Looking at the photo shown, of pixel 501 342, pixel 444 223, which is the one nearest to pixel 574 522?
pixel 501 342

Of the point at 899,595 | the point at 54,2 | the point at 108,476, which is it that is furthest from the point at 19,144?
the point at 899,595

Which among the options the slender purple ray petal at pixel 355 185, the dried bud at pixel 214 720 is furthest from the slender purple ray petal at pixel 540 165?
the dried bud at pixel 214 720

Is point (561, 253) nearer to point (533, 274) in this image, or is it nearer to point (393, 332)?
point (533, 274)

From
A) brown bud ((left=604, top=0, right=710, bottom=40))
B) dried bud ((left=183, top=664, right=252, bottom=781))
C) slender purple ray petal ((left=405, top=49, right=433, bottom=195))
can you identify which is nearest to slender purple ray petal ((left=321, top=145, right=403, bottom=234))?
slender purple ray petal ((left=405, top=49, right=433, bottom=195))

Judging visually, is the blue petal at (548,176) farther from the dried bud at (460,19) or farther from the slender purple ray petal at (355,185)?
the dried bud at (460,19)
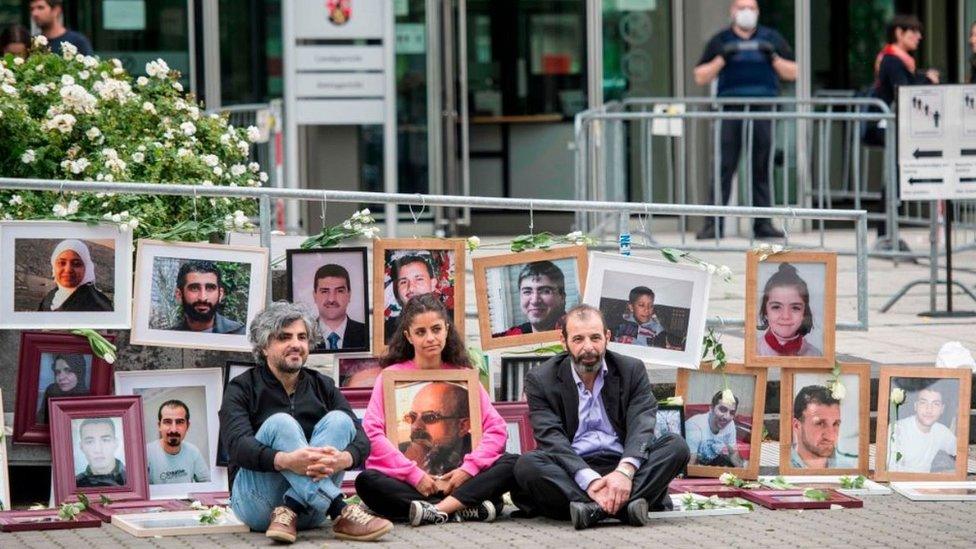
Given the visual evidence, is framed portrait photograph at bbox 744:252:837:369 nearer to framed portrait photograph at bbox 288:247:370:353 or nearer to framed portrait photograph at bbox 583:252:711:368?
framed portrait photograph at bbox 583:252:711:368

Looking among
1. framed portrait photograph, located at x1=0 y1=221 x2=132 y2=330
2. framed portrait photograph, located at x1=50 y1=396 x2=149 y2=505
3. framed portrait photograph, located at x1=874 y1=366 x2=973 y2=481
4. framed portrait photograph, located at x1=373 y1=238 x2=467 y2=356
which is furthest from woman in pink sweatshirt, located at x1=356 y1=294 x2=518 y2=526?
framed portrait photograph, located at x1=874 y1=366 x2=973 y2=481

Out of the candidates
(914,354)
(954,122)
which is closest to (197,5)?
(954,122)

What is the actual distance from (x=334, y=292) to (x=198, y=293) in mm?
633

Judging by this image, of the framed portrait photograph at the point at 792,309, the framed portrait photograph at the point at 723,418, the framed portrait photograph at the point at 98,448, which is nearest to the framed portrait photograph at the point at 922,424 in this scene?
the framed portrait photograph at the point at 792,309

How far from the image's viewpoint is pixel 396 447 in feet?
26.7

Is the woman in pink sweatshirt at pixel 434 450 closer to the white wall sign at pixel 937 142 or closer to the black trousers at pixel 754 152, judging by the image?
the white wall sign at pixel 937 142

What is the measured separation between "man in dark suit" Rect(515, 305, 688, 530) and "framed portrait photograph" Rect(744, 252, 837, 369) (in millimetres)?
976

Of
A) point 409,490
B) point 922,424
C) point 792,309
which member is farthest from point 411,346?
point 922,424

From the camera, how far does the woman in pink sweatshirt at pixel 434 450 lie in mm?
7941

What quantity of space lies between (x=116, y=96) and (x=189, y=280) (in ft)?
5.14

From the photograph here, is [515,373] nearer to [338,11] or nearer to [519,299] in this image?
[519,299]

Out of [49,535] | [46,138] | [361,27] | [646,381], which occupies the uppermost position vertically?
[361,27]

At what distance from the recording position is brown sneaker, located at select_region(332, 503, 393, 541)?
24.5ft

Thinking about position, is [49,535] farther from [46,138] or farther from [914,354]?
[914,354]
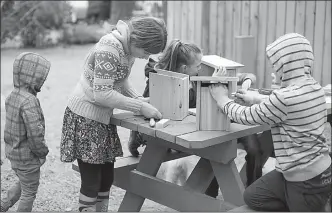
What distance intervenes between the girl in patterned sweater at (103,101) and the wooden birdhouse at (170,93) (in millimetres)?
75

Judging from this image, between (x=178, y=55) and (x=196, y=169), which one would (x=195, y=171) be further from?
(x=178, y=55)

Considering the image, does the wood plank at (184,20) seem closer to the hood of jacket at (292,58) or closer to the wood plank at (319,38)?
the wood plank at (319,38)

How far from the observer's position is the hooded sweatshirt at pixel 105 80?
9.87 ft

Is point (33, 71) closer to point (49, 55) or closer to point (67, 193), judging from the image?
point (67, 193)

--- --- ---

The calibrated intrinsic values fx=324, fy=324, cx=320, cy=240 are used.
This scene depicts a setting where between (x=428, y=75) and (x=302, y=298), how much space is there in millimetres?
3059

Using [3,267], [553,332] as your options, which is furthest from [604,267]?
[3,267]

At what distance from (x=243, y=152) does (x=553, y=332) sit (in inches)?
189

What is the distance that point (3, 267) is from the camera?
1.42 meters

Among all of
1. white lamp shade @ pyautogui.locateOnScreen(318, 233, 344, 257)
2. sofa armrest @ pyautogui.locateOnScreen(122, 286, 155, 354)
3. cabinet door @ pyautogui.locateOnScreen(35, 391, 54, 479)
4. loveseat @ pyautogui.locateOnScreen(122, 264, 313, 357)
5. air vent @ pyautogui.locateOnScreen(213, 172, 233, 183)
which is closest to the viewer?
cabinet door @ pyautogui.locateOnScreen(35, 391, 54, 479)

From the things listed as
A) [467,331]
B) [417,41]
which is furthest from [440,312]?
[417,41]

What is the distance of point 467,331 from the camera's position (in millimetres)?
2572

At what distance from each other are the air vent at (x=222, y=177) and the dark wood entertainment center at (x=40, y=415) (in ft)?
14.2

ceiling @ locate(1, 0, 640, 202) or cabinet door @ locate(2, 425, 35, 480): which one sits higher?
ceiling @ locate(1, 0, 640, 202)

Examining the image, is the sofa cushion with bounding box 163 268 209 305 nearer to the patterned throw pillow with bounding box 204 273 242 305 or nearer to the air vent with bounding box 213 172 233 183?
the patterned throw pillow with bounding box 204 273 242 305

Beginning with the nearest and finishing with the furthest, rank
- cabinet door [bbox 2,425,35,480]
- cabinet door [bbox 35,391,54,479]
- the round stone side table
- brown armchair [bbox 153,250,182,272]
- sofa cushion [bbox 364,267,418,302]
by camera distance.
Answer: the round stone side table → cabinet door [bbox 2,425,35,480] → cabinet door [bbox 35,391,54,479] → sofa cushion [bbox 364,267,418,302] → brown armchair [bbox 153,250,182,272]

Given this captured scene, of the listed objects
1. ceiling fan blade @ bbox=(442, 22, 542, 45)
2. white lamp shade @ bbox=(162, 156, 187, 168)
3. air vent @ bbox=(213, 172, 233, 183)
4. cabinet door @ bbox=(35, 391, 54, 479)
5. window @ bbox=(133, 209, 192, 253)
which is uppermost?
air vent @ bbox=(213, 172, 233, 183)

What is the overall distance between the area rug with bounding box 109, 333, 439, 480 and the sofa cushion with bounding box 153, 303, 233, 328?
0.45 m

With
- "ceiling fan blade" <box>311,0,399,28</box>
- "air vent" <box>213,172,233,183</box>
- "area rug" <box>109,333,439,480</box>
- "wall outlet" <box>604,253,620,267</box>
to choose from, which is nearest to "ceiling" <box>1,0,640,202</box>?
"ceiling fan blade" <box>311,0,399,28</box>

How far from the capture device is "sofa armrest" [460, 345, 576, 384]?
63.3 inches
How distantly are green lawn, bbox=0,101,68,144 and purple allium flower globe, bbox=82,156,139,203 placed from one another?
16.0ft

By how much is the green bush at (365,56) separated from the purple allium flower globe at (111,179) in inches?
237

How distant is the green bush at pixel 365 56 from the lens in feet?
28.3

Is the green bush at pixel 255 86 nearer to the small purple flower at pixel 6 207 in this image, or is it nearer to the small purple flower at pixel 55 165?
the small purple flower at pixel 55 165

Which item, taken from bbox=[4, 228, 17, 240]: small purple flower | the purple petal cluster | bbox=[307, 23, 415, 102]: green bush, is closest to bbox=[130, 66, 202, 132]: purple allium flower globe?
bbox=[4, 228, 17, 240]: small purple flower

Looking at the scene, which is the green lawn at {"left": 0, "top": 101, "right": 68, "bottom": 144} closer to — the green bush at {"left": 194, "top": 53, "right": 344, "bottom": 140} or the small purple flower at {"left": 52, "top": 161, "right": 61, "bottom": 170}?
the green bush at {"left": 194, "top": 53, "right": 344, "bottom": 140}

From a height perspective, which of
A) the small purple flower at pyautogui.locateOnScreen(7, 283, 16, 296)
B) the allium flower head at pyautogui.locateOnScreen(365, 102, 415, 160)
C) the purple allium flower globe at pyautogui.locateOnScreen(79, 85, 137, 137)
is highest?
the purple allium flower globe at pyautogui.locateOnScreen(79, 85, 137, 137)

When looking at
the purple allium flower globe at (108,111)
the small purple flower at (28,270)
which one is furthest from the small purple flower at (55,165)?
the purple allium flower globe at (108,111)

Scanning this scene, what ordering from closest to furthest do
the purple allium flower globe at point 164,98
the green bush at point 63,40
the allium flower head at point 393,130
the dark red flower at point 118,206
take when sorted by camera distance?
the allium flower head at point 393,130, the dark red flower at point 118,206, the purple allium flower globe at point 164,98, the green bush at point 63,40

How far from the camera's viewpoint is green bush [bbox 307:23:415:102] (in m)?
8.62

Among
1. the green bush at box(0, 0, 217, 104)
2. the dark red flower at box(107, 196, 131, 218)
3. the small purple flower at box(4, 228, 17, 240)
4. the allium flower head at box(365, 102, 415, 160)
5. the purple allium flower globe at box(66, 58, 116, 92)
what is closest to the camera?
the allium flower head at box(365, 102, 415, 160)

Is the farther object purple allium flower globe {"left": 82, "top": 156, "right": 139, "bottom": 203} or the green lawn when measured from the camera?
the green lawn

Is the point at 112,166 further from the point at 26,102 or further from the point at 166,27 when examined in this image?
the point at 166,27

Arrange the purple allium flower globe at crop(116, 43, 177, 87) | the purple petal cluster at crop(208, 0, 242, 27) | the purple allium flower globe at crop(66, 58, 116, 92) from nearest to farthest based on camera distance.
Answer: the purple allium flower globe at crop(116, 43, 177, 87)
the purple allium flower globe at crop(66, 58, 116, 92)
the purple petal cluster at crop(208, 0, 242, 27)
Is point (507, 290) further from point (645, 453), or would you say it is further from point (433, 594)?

--- --- ---

#### [TASK REQUIREMENTS]
Find every line in the material that contains the string "space", treating uppercase and lowercase as different, and copy each of those lines in full.

#### [SOLUTION FOR THIS EXERCISE]
What quantity of space lies between (x=116, y=96) and (x=189, y=280) (in ft)?
This scene depicts a setting where between (x=428, y=75) and (x=302, y=298), how much space is there in millimetres?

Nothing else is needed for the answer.